Le culte voué par Duncan à Pound – à qui il avait rendu visite à St. Elizabeths en 1947 – se doublait d’un intérêt presque égal pour la dimension féminine du modernisme, et notamment – ce n’est évidemment pas un hasard – pour des auteures soit lesbiennes soit bisexuelles : Gertrude Stein (alors si rarement prise au sérieux, L’Autobiographie d’Alice B. Toklas mise à part), Virginia Woolf (dont les derniers romans se rapprochent tant de la forme poétique), et surtout H.D., elle-même proche disciple de Pound, avec lequel elle avait pourtant rompu en 1937 en raison de ses prises de position antisémites. Considérée aujourd’hui à juste titre comme une figure majeure de la poésie américaine du XXe siècle, H.D. était d’ailleurs une figure bien oubliée en 1960, quand Duncan reçut de Norman Holmes Pearson (professeur de littérature américaine à Yale et grande figure du contre-espionnage pendant la Seconde Guerre mondiale   ) la commande d’un “petit livre” sur H.D. qui serait offert en hommage à cette dernière à l’occasion de son soixante-quinzième anniversaire en 1961. Loin d’interrompre le projet, la mort de H.D., deux semaines après cet anniversaire, le prolonge et lui donne une ampleur que Clément Oudart n’hésite pas à comparer avec le Passagen-Werk de Walter Benjamin.
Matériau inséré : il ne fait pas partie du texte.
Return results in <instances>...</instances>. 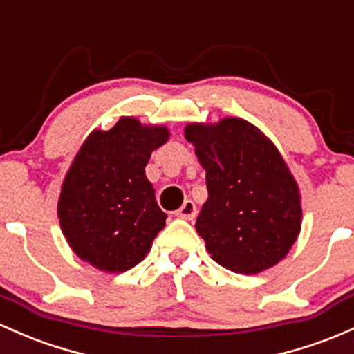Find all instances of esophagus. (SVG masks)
Masks as SVG:
<instances>
[{"mask_svg": "<svg viewBox=\"0 0 354 354\" xmlns=\"http://www.w3.org/2000/svg\"><path fill=\"white\" fill-rule=\"evenodd\" d=\"M174 215L180 216V218H185V220H193L196 216V205L193 203L192 200H186L185 203L181 205V208L174 212Z\"/></svg>", "mask_w": 354, "mask_h": 354, "instance_id": "1", "label": "esophagus"}]
</instances>
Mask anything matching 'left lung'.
Returning <instances> with one entry per match:
<instances>
[{
	"mask_svg": "<svg viewBox=\"0 0 354 354\" xmlns=\"http://www.w3.org/2000/svg\"><path fill=\"white\" fill-rule=\"evenodd\" d=\"M185 138L207 171L208 200L195 228L212 259L245 275L281 262L301 232L302 208L274 142L239 118L188 124Z\"/></svg>",
	"mask_w": 354,
	"mask_h": 354,
	"instance_id": "left-lung-1",
	"label": "left lung"
}]
</instances>
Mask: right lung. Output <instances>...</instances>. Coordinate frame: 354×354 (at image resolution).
Wrapping results in <instances>:
<instances>
[{
  "label": "right lung",
  "mask_w": 354,
  "mask_h": 354,
  "mask_svg": "<svg viewBox=\"0 0 354 354\" xmlns=\"http://www.w3.org/2000/svg\"><path fill=\"white\" fill-rule=\"evenodd\" d=\"M165 126L120 118L109 131H92L70 166L58 218L68 245L104 272H126L141 262L166 225L145 168L165 145Z\"/></svg>",
  "instance_id": "obj_1"
}]
</instances>
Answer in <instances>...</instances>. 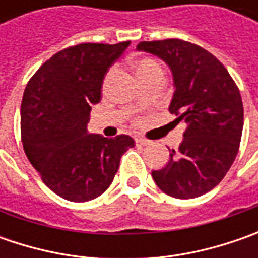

Après un chapitre introductif sur la définition même du modernisme et la place de Duncan dans la “postmodernité”, Clément Oudart situe ce dernier par rapport à Eliot et Pound avant d’en venir aux circonstances de la composition du H.D. Book. Le quatrième chapitre est une brillante analyse, à la lumière d’Un coup de dés de Mallarmé, de “Risk”, le poème que Duncan avait envoyé à H.D. au moment où il s’attelait à son grand projet, et le cinquième une lecture “derridienne” de la poésie de H.D., fréquemment placée sous le signe du palimpseste (elle a d’ailleurs intitulé Palimpsest le premier volume de son cycle romanesque Magna Graeca). Le sixième chapitre, le plus long et le cœur du livre, porte spécifiquement au “projet H.D.” de Duncan, “œuvre” par nécessité inachevée car inachevable en même temps qu’indéfinissable, ou en tout cas inclassable. Clément Oudart propose d’y voir à la fois une “prose qui ne mène nulle part”, selon la terminologie de Chklovski, et une “critique”, au sens kantien du terme, en même temps qu’une poétique. Ni autobiographie ni étude critique, c’est un regard rétrospectif sur l’histoire du modernisme des deux côtés de l’Atlantique, où Pound et H.D. occupent une place centrale, mais où comparaissent aussi Stein et Woolf, Djuna Barnes et D.H. Lawrence, William Carlos Williams et Louis Zukovsky. Le dernier chapitre du livre, “Communications et interférences”, est une sorte d’épilogue qui révèle d’autres “correspondances” surprenantes entre Duncan et ses contemporains – Denise Levertov et Charles Olson notamment.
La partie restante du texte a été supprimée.